→ TO BE DONE
A – From the thread, restate the paragraph beginning "My very personal hypothesis" more briefly, keeping its main points.
B – Substitute "Return bounding boxes" for "Produce bounding boxes" in the entries, running from their start through the line holding "xmin=46 ymin=215 xmax=220 ymax=271" inclusive. Give back only those lines, with nothing else changed.

→ TEXT
⁂

I suprises me that the first loop (a*v) takes 1.28s whereas the second loop (a'*v) takes ONLY 0.18s. Switching the order of the two loops does not change the time cost.
What makes the higu difference? Why is matrix transpose faster than non-transpose?

Accepted Answer

Riccardo Scorretti
Riccardo Scorretti on 6 May 2022
Interesting. I tried to see what happens with matrix of different sizes:
n = round(logspace(1, 6, 30));
t = [];
figure
for k = 1 : numel(n)
a = sprand(n(k),n(k),5/n(k));
v = rand(n(k),1);
tic; for i = 1:1e3, b = a*v; end; t(k,1) = toc;
tic; for i = 1:1e3, c = a'*v; end; t(k,2) = toc;
loglog(n(1:k), t(:,1), 'o-', n(1:k), t(:,2), 's-') ; grid on ;
xlabel('n') ; ylabel('T_{CPU}') ;
legend('a*v', 'a''*v');
drawnow;
end
Clearly something happens close to n = 10000 (more precisely, on my PC between n = 10002 and n = 10003, guess why this value!?):
My very personal hypothesis is that until n = 10002 the two multiplications are executed in the same way, by using a trivial algorithm. After, the transposition and multiplication are combined in a single operation.
The interest of this approach is that, as in MATLAB both full and sparse matrix are stored column-wisely (= like in Fortran), multiplicating the transpose of A by a vector v boils up into executing a kind of column-column multiplication, which is more efficient because if reduces cache misses.
  2 Comments
Zhuoran Han
Zhuoran Han on 10 May 2022
Thank you very much for the explaination!

⁂

→ PROVIDED DATA
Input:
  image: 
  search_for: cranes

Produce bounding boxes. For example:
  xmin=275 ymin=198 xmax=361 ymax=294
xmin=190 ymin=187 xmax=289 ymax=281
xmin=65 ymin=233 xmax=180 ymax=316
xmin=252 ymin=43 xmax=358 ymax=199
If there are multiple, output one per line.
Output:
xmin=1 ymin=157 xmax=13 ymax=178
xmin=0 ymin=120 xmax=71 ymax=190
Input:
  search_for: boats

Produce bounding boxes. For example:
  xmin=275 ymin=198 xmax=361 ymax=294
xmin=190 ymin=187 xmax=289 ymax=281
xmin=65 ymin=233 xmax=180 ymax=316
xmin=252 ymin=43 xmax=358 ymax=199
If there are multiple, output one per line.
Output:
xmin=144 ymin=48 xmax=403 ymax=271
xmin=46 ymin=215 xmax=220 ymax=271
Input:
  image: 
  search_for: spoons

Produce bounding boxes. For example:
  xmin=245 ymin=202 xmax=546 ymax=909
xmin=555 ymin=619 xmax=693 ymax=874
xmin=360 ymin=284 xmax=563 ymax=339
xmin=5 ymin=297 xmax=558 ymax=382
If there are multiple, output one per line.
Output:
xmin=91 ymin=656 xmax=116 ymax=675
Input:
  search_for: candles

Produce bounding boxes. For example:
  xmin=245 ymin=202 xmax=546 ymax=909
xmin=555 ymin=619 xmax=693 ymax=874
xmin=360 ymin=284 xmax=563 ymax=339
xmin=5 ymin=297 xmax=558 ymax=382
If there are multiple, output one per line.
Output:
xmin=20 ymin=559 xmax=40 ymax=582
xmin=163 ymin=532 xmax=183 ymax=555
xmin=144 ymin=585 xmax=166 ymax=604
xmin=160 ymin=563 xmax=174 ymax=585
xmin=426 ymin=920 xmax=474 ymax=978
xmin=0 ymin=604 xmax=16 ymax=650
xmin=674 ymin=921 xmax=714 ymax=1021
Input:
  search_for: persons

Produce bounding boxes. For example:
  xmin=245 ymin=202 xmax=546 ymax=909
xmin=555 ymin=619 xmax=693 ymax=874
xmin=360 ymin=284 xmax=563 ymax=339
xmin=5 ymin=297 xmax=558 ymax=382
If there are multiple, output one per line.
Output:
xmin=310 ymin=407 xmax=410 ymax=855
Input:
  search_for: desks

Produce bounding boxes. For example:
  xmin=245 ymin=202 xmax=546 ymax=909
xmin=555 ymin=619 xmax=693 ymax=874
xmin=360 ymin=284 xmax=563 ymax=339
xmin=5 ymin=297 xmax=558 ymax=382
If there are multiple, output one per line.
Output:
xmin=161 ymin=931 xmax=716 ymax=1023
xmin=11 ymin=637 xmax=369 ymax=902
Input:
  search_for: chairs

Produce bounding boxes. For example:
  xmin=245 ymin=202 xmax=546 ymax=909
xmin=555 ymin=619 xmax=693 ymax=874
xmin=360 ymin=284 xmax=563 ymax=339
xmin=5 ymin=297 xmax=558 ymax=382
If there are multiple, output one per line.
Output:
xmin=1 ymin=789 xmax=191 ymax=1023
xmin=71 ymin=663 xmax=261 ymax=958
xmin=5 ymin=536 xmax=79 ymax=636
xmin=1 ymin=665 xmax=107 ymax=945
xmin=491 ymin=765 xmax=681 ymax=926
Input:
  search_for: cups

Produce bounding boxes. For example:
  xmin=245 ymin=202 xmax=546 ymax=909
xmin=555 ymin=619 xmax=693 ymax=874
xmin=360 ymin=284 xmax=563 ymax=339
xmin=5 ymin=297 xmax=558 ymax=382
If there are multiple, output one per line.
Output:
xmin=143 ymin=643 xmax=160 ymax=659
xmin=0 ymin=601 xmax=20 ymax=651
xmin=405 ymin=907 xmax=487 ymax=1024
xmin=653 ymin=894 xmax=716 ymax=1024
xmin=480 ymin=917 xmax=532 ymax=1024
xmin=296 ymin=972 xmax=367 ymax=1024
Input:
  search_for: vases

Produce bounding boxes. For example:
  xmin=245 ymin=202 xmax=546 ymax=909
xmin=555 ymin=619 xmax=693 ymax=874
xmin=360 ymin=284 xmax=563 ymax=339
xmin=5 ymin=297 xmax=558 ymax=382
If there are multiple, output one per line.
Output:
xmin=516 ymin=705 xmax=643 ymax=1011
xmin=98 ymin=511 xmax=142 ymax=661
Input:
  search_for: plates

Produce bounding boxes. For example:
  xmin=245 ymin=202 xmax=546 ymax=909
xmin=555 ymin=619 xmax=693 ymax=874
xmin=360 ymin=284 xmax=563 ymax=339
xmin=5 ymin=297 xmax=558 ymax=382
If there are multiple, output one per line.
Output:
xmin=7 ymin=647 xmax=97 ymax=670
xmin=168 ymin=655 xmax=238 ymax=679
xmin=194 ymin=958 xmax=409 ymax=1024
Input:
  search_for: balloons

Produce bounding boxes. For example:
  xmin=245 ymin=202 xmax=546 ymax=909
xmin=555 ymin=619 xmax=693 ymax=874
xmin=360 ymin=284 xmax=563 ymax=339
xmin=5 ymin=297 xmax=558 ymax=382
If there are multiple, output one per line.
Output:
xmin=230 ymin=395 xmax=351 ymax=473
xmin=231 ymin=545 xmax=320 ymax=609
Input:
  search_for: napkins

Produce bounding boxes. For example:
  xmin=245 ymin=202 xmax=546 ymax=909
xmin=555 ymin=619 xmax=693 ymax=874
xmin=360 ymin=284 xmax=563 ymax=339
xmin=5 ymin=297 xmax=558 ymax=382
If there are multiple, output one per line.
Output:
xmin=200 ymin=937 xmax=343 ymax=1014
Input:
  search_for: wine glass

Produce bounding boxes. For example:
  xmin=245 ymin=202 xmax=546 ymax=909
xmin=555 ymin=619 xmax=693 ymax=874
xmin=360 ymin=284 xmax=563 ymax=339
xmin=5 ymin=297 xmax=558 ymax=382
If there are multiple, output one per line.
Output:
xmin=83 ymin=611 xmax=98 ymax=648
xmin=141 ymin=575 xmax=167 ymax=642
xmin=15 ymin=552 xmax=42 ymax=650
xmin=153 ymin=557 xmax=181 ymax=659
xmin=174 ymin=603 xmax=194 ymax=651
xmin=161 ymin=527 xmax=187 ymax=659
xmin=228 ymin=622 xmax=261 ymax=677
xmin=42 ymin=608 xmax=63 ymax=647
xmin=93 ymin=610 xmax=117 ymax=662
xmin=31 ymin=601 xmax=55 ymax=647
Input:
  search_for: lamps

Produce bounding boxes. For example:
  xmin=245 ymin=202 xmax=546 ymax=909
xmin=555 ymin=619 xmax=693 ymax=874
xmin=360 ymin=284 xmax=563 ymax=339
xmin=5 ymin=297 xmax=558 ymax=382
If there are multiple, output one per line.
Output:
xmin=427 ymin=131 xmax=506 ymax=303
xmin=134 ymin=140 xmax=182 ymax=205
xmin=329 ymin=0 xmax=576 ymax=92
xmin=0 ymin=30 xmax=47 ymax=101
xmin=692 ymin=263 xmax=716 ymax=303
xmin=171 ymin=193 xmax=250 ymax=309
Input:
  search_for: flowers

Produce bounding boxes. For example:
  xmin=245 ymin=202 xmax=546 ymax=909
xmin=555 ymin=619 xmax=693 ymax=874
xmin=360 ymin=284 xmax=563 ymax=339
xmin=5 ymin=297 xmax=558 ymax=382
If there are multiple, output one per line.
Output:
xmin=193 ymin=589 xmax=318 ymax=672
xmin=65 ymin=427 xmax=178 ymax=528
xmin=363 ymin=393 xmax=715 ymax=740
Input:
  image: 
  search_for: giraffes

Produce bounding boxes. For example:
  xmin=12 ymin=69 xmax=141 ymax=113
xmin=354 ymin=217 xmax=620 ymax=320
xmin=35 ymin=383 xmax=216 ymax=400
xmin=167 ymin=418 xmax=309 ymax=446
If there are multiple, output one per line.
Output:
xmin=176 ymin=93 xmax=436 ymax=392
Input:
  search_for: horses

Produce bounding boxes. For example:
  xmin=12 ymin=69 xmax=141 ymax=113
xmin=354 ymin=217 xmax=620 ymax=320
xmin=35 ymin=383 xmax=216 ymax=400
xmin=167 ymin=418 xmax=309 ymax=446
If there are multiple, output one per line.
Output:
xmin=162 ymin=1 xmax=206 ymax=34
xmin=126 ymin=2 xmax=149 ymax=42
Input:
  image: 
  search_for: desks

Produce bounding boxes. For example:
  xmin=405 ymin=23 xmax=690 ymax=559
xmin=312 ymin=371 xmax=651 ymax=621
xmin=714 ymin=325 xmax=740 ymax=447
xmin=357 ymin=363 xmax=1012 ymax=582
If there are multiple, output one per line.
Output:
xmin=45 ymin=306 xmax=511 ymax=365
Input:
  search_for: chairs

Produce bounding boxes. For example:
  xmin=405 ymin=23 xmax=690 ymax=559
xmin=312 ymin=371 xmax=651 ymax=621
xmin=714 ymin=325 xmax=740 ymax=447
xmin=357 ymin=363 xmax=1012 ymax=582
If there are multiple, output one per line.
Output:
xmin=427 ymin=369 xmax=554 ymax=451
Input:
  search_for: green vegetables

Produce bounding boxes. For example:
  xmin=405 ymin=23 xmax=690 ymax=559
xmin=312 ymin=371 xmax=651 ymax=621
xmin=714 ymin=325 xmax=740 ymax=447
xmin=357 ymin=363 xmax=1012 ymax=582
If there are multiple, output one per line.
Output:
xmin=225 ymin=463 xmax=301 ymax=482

⁂

→ SOLUTIONS FOR EACH TASK
A – Up to n = 10002, both multiplications probably run the same way, using a trivial algorithm. Beyond that, transposition and multiplication are likely merged into one operation.

B –
Input:
  image: 
  search_for: cranes

Return bounding boxes. For example:
  xmin=275 ymin=198 xmax=361 ymax=294
xmin=190 ymin=187 xmax=289 ymax=281
xmin=65 ymin=233 xmax=180 ymax=316
xmin=252 ymin=43 xmax=358 ymax=199
If there are multiple, output one per line.
Output:
xmin=1 ymin=157 xmax=13 ymax=178
xmin=0 ymin=120 xmax=71 ymax=190
Input:
  search_for: boats

Return bounding boxes. For example:
  xmin=275 ymin=198 xmax=361 ymax=294
xmin=190 ymin=187 xmax=289 ymax=281
xmin=65 ymin=233 xmax=180 ymax=316
xmin=252 ymin=43 xmax=358 ymax=199
If there are multiple, output one per line.
Output:
xmin=144 ymin=48 xmax=403 ymax=271
xmin=46 ymin=215 xmax=220 ymax=271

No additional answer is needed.